━━ TEXTE DU DOCUMENT ━━

Passage par Saint-Florent le Vieil, où ont eu lieu des exécutions sommaires d’enfants, et de femmes, pendant la révolution, au prétexte qu’ils étaient vendéens. Oui, il y a souvent eu loin des principes de la révolution à la réalité du terrain.

Arrivée exténué, à Montjean. On prononce Mont’jan, en prononçant bien le T. La nana de l’office de tourisme a téléphoné au patron de l’auberge au bord de la Loire. C’était son jour de fermeture, mais il m’a pris quand même. Il m’a même fait un plateau repas tout à fait distingué, je ne me souviens plus du menu, mais je me souviens que c’était très bien. Il m’a proposé de me mettre un verre de vin, ce que j’ai accepté. Sur la note le lendemain, j’ai trouvé le verre de vin un peu cher, 5 euros, mais je dois reconnaître qu’il était très bon. Du Sancerre, si j’ai bonne mémoire.

Troisième jour : Traversée des coteaux du Layon.

Je me suis un peu égaré, et quand je m’en suis rendu compte, j’ai fait du hors-piste pour rattraper le temps perdu. J’ai atteint, aux Ponts-de-Cé, un hôtel, sur un bras de la Loire, le Louet. On prononce le Louette. Salut Anne. (Je dis "Salut Anne", au passage, parce que Anne, elle s’appelle Le Louet, aussi. La dernière fois que je l’ai vue, Anne, elle m’a dit qu'elle habitait Square du Roi Arthur. Ça, c’est une belle adresse, le roi Arthur. Y a aussi le papier timbré, qui est juste à côté, et certains trouvent laid. Ils ont tort, une rue du papier timbré, c’est comme un bras d’honneur, à la cruauté de Louis XIV, qui a fait pendre je ne sais combien de Bretons, et envoyé un tas d’autres aux galères, à propos du papier timbré justement. Madame Sévigné l’a rapporté d’une façon absolument abjecte, honte à elle. On peut discuter de l’intérêt de faire un bras d’honneur à un type qui est mort depuis 300 ans bientôt. Oui, ça ne sert à rien, je suis d’accord, mais ça soulage.)

L’hôtel étant assez cher, je me suis permis d’être assez exigeant, et j’ai demandé à changer de chambre, car dans celle qui m’avait été affectée flottait des odeurs de tabac d’un précédent occupant. J’ai horreur du tabac. Quand, sur un trottoir, je me trouve derrière quelqu’un qui fume, faut que je dépasse, ou que je change de trottoir.

━━━

**CONSIGNE ÉCRITE A:**
Reproduisez le listing en commençant à la ligne qui contient « Looking at this » et en terminant à la fin du listing, en remplaçant « shallow creek » par « narrow stream » et sans rien modifier d'autre.

━━ CONTENU DU LISTING ━━

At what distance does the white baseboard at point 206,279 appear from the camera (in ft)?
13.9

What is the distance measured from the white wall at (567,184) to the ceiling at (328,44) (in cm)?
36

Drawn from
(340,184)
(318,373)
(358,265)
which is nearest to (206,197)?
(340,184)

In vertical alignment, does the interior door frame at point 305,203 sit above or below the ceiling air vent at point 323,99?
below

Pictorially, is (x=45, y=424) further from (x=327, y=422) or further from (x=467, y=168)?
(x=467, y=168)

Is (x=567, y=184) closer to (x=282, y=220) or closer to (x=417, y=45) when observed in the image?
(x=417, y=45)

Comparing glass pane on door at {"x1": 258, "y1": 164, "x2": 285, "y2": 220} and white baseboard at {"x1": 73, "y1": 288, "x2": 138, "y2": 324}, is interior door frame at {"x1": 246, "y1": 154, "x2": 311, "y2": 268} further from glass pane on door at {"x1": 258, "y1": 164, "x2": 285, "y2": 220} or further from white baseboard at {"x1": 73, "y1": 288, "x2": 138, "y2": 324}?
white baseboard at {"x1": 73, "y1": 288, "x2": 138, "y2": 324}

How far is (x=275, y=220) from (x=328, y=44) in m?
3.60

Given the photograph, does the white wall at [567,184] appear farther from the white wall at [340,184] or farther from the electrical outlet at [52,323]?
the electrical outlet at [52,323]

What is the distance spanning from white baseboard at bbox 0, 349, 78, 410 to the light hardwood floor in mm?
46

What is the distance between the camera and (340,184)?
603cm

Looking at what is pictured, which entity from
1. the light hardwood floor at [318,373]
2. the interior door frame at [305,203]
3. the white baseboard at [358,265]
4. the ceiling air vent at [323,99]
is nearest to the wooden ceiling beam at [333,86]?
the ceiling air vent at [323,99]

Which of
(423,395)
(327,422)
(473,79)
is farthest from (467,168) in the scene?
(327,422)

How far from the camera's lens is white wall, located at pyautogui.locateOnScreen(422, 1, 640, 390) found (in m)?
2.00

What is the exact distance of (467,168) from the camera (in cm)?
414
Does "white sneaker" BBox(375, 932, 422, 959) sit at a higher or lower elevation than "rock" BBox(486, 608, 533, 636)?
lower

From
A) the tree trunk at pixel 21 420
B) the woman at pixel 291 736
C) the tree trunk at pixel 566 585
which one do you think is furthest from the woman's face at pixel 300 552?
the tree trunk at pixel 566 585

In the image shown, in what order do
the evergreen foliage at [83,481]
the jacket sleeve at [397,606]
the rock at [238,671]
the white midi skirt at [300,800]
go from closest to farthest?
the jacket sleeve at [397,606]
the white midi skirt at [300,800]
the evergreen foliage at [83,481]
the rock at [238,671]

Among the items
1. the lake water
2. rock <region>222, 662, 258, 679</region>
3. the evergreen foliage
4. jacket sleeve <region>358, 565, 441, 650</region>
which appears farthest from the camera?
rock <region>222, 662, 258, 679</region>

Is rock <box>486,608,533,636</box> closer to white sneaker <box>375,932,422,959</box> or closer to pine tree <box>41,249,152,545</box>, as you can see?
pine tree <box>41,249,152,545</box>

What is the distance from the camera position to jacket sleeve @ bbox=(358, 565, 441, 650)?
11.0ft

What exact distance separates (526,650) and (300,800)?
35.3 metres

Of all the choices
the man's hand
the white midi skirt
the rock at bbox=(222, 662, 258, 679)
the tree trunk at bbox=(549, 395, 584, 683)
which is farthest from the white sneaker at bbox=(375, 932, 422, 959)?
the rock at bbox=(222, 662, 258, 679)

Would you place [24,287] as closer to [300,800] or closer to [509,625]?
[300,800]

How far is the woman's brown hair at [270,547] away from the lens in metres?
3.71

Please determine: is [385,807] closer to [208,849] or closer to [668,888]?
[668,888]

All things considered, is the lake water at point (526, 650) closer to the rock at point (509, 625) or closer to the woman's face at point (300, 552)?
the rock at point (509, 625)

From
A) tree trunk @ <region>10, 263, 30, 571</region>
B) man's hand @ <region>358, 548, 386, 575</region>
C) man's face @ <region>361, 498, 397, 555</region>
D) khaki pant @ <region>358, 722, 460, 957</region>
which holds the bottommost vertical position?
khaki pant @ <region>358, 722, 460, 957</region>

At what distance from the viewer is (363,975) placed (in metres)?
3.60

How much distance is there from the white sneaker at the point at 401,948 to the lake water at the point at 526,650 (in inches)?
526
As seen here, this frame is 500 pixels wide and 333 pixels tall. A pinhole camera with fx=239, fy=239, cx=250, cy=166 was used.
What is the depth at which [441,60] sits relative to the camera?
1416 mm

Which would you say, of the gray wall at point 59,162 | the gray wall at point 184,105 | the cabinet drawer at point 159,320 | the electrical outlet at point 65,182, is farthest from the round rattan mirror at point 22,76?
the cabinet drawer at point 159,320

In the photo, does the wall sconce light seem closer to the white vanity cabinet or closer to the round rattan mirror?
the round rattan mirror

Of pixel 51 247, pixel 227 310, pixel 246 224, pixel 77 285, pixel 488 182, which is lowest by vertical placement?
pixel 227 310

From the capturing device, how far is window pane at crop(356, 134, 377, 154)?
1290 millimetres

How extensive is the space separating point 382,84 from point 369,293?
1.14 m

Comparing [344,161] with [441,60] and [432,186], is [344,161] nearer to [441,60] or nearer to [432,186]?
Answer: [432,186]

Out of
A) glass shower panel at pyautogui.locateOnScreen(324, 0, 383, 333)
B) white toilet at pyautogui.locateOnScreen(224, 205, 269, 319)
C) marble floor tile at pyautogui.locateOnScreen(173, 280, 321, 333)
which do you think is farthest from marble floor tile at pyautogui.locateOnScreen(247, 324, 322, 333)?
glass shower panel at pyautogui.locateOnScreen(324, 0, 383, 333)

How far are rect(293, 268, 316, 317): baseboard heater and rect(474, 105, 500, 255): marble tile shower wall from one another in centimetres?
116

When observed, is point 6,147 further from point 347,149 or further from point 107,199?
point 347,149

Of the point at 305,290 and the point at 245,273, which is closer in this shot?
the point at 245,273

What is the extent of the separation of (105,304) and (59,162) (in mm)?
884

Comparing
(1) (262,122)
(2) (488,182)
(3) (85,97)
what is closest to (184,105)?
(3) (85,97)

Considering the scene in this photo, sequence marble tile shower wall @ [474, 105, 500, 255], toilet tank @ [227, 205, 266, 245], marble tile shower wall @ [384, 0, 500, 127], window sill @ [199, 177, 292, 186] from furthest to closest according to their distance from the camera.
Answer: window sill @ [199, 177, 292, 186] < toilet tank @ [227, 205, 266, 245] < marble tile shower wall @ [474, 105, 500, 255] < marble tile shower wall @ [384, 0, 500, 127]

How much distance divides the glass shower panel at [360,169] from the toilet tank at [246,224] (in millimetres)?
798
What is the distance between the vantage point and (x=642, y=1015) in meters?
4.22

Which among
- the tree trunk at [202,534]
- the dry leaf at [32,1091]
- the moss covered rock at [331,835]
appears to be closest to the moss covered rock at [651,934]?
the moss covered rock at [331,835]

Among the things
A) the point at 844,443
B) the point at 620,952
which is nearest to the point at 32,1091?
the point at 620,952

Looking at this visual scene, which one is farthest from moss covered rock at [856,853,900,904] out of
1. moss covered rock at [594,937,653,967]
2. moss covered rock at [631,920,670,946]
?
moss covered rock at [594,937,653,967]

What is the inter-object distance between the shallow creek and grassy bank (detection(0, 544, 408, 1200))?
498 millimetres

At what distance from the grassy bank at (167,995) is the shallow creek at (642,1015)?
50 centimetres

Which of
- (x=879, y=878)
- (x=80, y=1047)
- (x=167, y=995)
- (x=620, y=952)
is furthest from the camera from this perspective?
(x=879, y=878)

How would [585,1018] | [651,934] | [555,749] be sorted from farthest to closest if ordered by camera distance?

━━━

**CONSIGNE ÉCRITE B:**
Prolongez le récit de voyage à pied le long de la Loire à partir de sa dernière phrase.

**RÉPONSE ÉCRITE A:**
Looking at this visual scene, which one is farthest from moss covered rock at [856,853,900,904] out of
1. moss covered rock at [594,937,653,967]
2. moss covered rock at [631,920,670,946]
?
moss covered rock at [594,937,653,967]

What is the inter-object distance between the narrow stream and grassy bank (detection(0, 544, 408, 1200))?
498 millimetres

At what distance from the grassy bank at (167,995) is the narrow stream at (642,1015)?
50 centimetres

Which of
- (x=879, y=878)
- (x=80, y=1047)
- (x=167, y=995)
- (x=620, y=952)
is furthest from the camera from this perspective?
(x=879, y=878)

How would [585,1018] | [651,934] | [555,749] be sorted from farthest to closest if ordered by camera distance?

**RÉPONSE ÉCRITE B:**
Quatrième jour :

Arrivée à Saint-Rémy-La-Varenne, dans une chambre d’hôte, dans un château. J’étais seul avec le châtelain, qui semble-t-il était un ancien agronome, car il connaissait très bien l’agriculture. Il avait des noix très grosses et très bien conservées. Je lui ai demandé son truc, car moi, les miennes, de noix, je n’ai jamais pu les conserver, elles moisissent tout le temps. Il m’a demandé d’où j’étais. J’ai répondu du centre-Bretagne, bien sûr. Il s’est étonné que sur un terrain si acide je puisse avoir des noix. Je lui ai confirmé que j’en avais, moins grosses que les siennes, certes, mais j’en avais. Mais que je n’arrivais pas à les conserver. Alors il m’a dit son truc, il faut les faire sécher, ventilation et chauffage électrique, pendant huit jours, ça lui coûtait une fortune parait-il, en électricité, mais il avait des noix tout l’hiver, tout le printemps, et même l’été.

Cinquième jour : Saumur.

J’ai attrapé un coup de soleil, sur les oreilles, je me suis acheté une crème solaire. L’office de tourisme m’a fait payer un euro pour me réserver une chambre.

Sixième jour : Montsoreau.

En passant, j’ai visité une exposition de photos. L’artiste, Patricia Méaille était là. J’ai discuté avec elle. Elle a fait un livre de photos, et c’est François Cavanna qui a écrit le texte.

- Ah vous connaissez François Cavanna ? Personnellement ? j’ai fait.

- Oui, elle m’a fait.

Et nous avons discuté pendant une demi-heure de François Cavanna. Je croyais avoir lu tout Cavanna, et je ne connaissais pas son ouvrage avec Patricia, "La cabane au fond du jardin". Je l’ai lu sur place. Les livres de photos, c’est vite lu, la préface, et un petit texte de 3 ou 4 lignes en regard de chaque photo.

Dans le lot, il y avait une photo prise à Bon-Repos. Ce n’était pas une cabane au fond du jardin cette fois, c’était une cabane au dessus du Daoulas. Le Daoulas, vous pensez si je connais. Tiens, un jour je vous raconterai Marie du Pontho, le Daoulas passe au Pontho aussi.

- Ah, vous connaissez Bon-Repos ? Car je suis d’un patelin à côté de Bon-Repos.

Et on est reparti à parler de la vallée du Haut Blavet, des landes de Liscuis, tout ça.

Du coup, quand moi aussi, j’ai vu une cabane de fond de jardin, je l’ai photographiée, mais je n’ai pas son talent, et je n’ai pas été très satisfait du résultat.

Le soir, j’étais dans une chambre d’hôte, dans un château. Chère, la chambre, certes, mais quel luxe. Je crois bien que je n’ai jamais dormi dans un lit aussi moelleux. Et puis, le petit déjeuner le lendemain matin, un service, je ne vous raconte pas, fait par le châtelain lui-même, en personne, je me suis demandé si je n’étais la réincarnation de Louis XIV. Tout ça, pour 57 euros.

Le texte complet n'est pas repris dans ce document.